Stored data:
━━━━━━━━━━
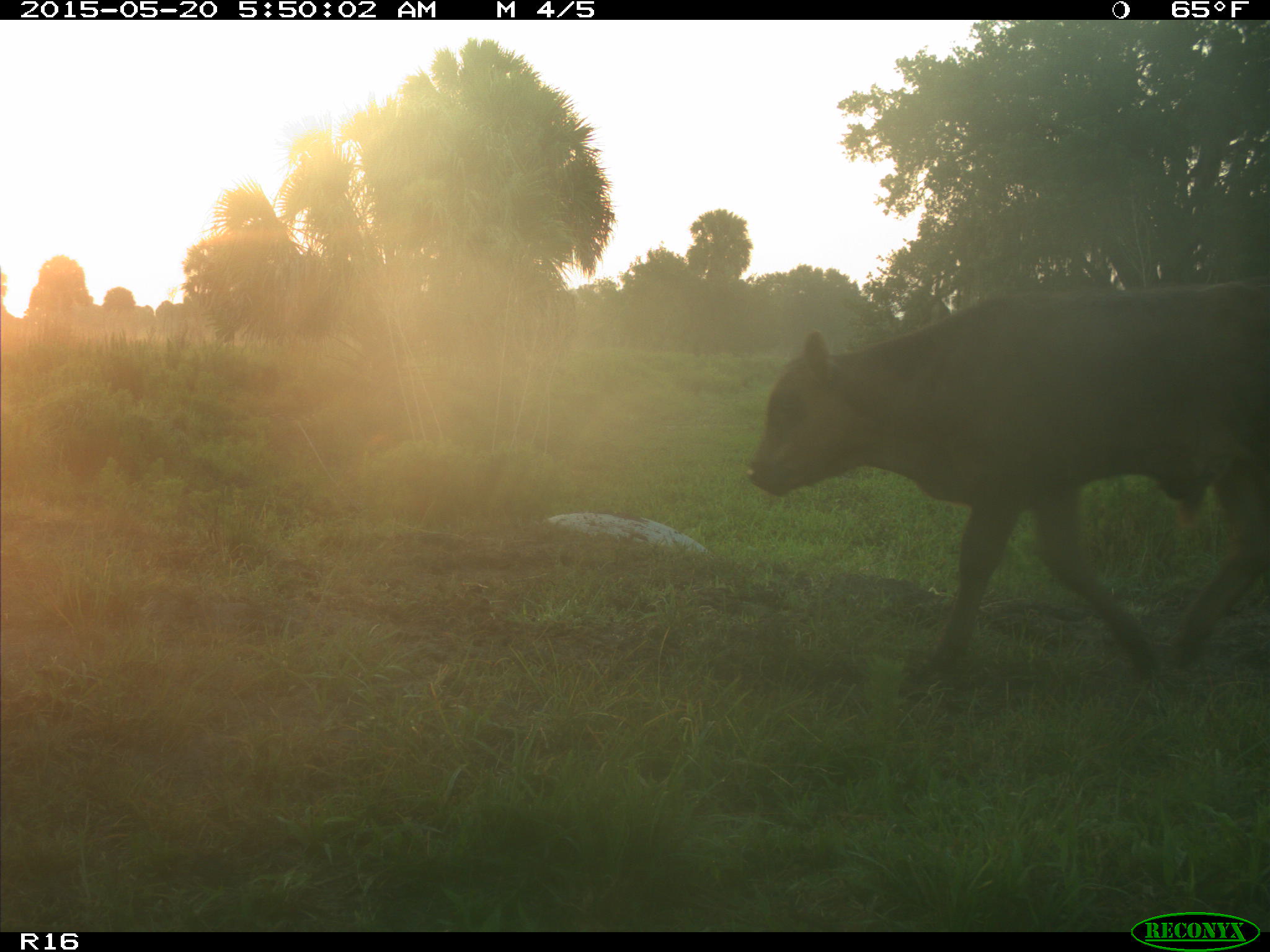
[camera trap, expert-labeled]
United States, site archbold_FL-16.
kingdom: Animalia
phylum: Chordata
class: Mammalia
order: Artiodactyla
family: Bovidae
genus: Bos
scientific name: Bos taurus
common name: domestic cow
Bos taurus (domestic cow).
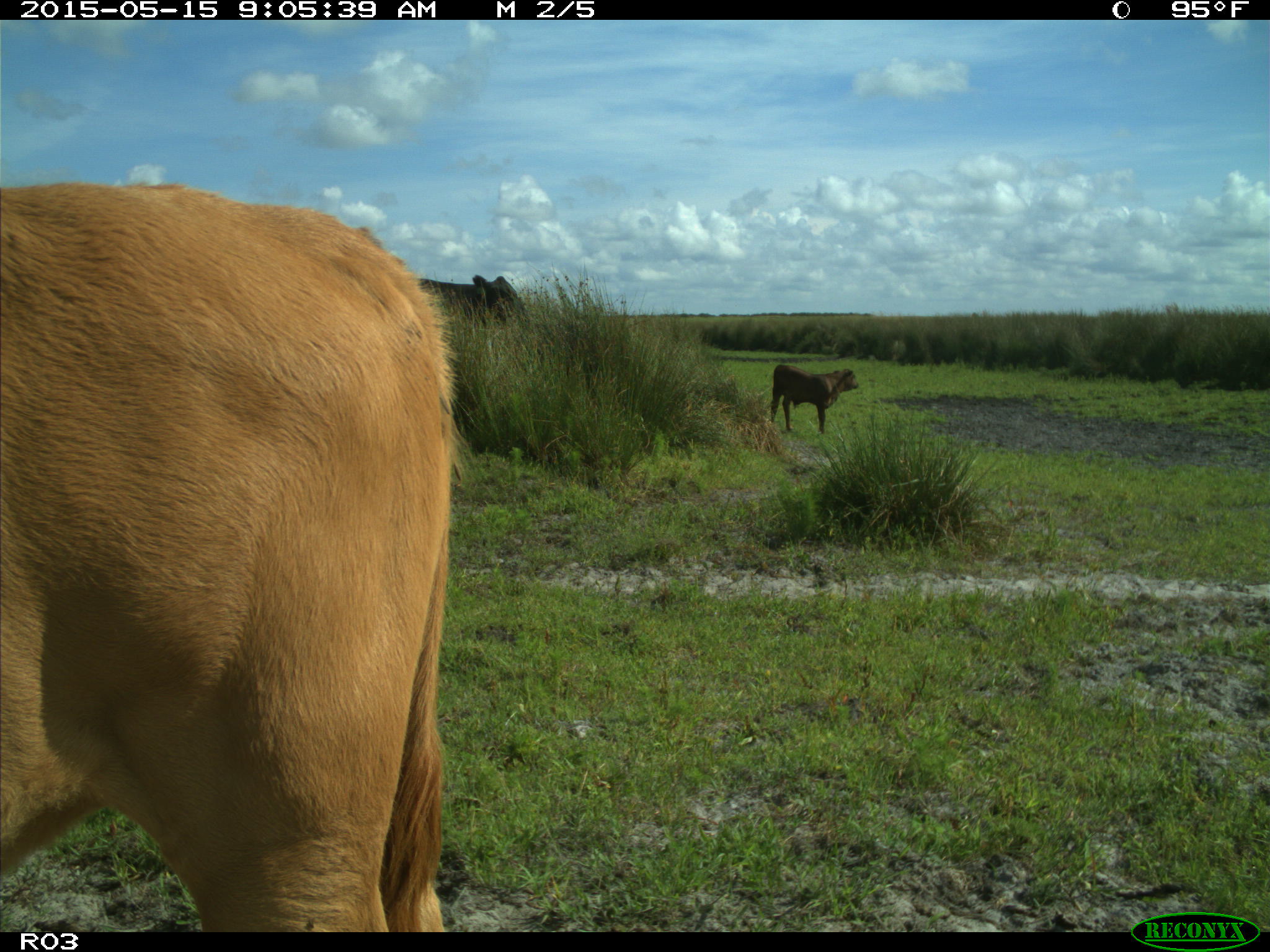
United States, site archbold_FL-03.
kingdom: Animalia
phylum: Chordata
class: Mammalia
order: Artiodactyla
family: Bovidae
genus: Bos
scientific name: Bos taurus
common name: domestic cow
Bos taurus (domestic cow).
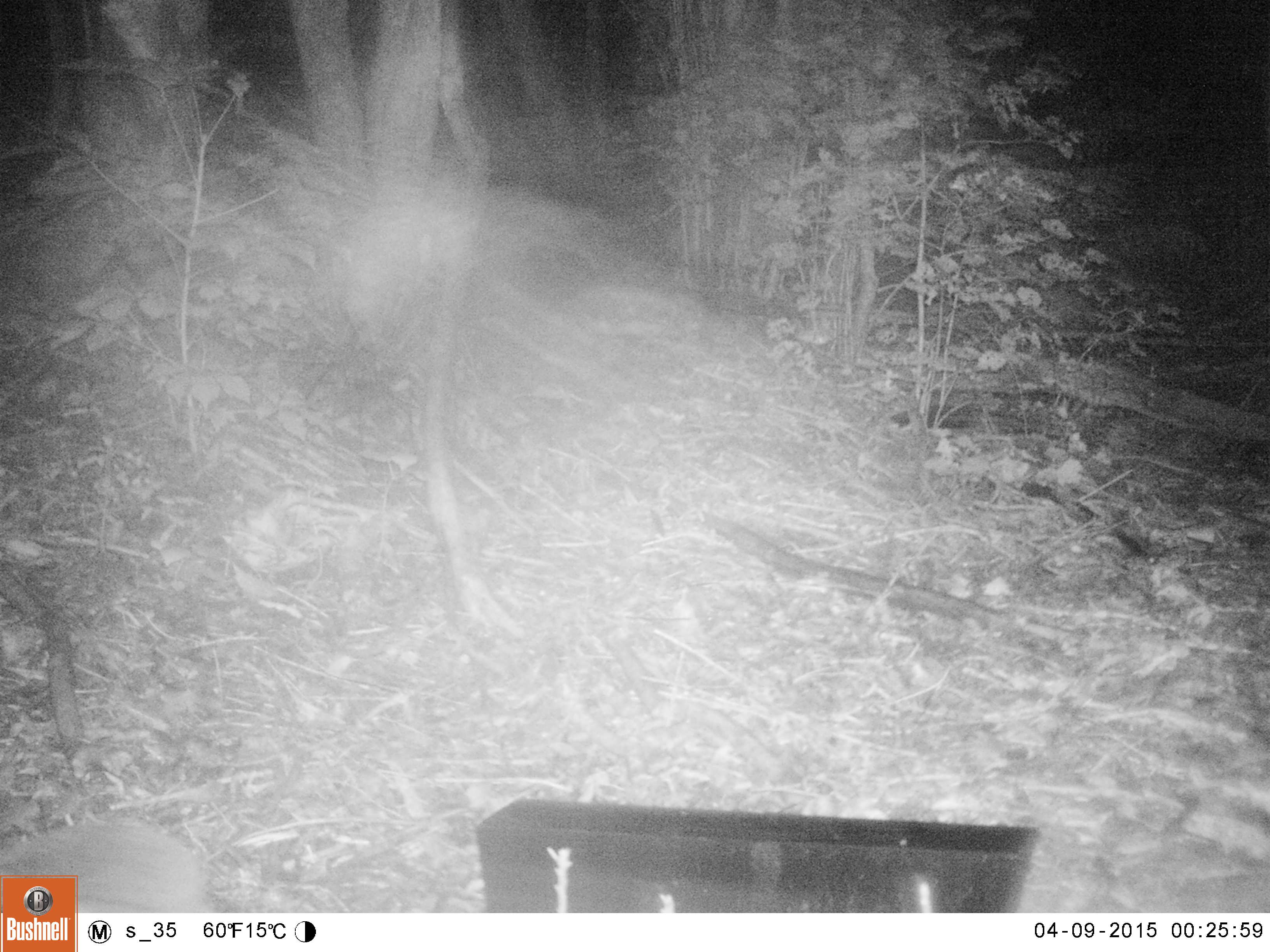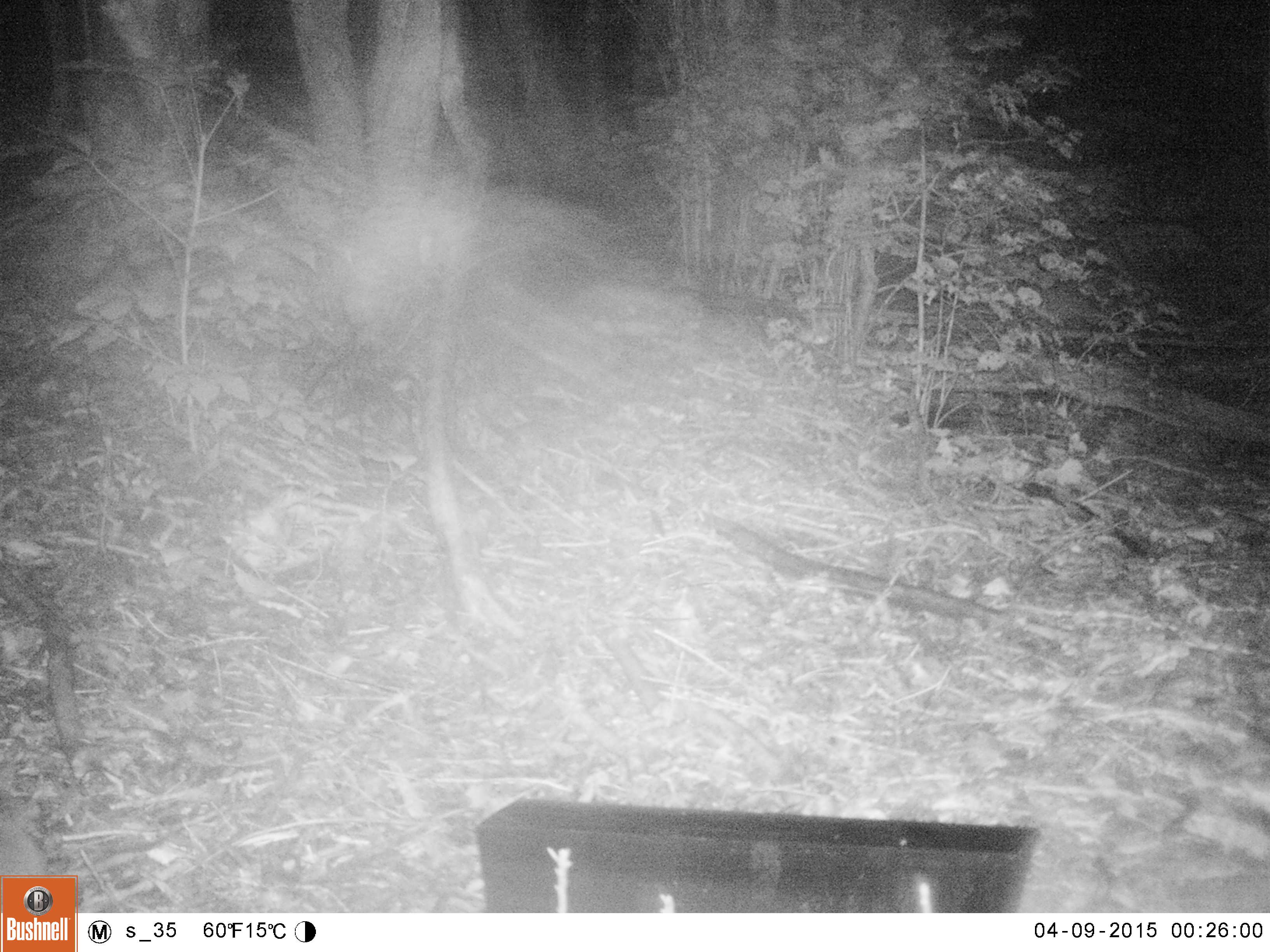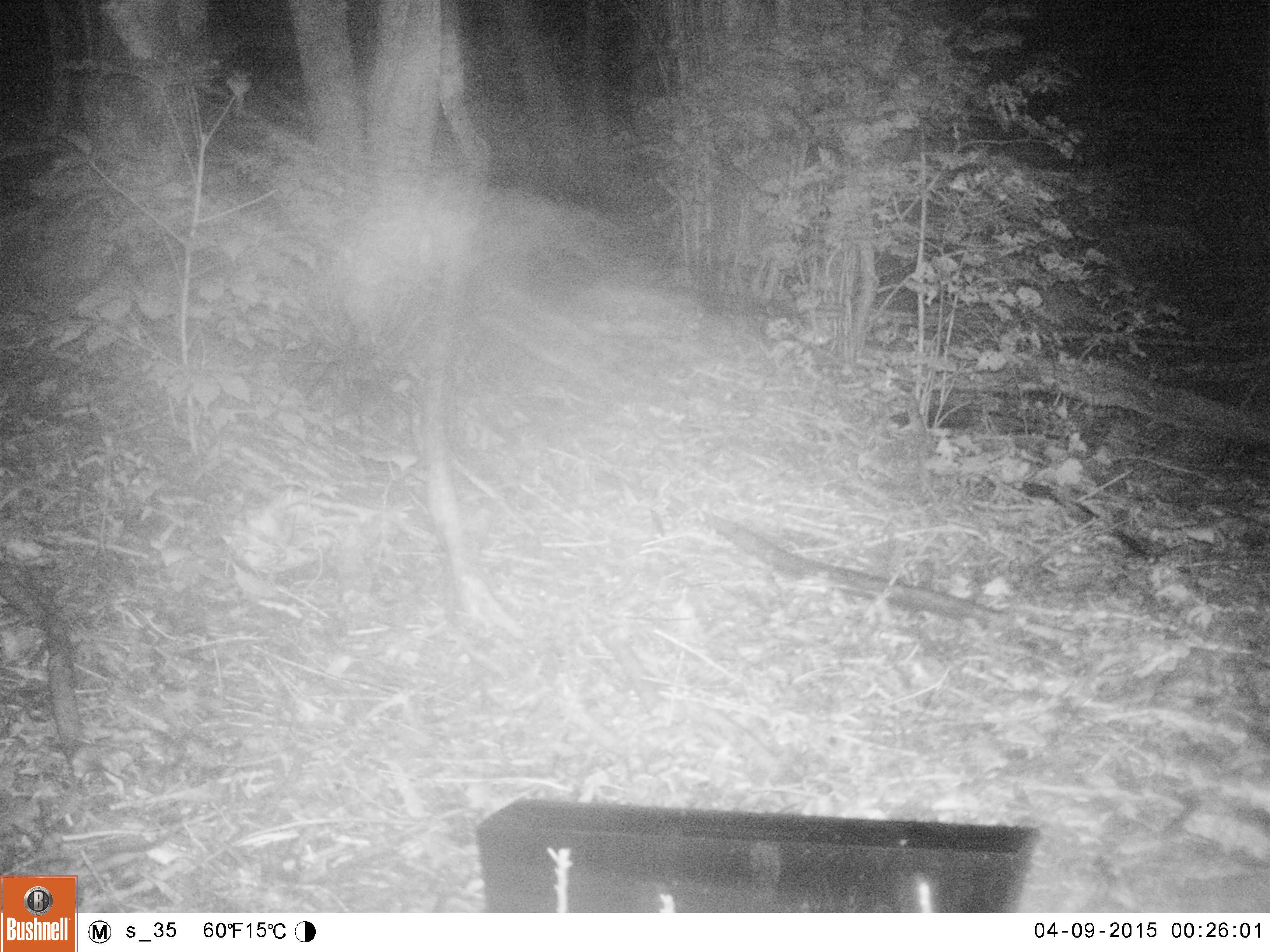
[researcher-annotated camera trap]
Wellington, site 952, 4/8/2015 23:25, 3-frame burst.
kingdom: Animalia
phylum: Chordata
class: Mammalia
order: Eulipotyphla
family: Erinaceidae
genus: Erinaceus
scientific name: Erinaceus europaeus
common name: hedgehog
━━━━━━━━━━
- Problem description:
All that the answer may hold is the lines from the one with "order: Eulipotyphla" through the end of the data, set down exactly as they appear.

- Output below:
order: Eulipotyphla
family: Erinaceidae
genus: Erinaceus
scientific name: Erinaceus europaeus
common name: hedgehog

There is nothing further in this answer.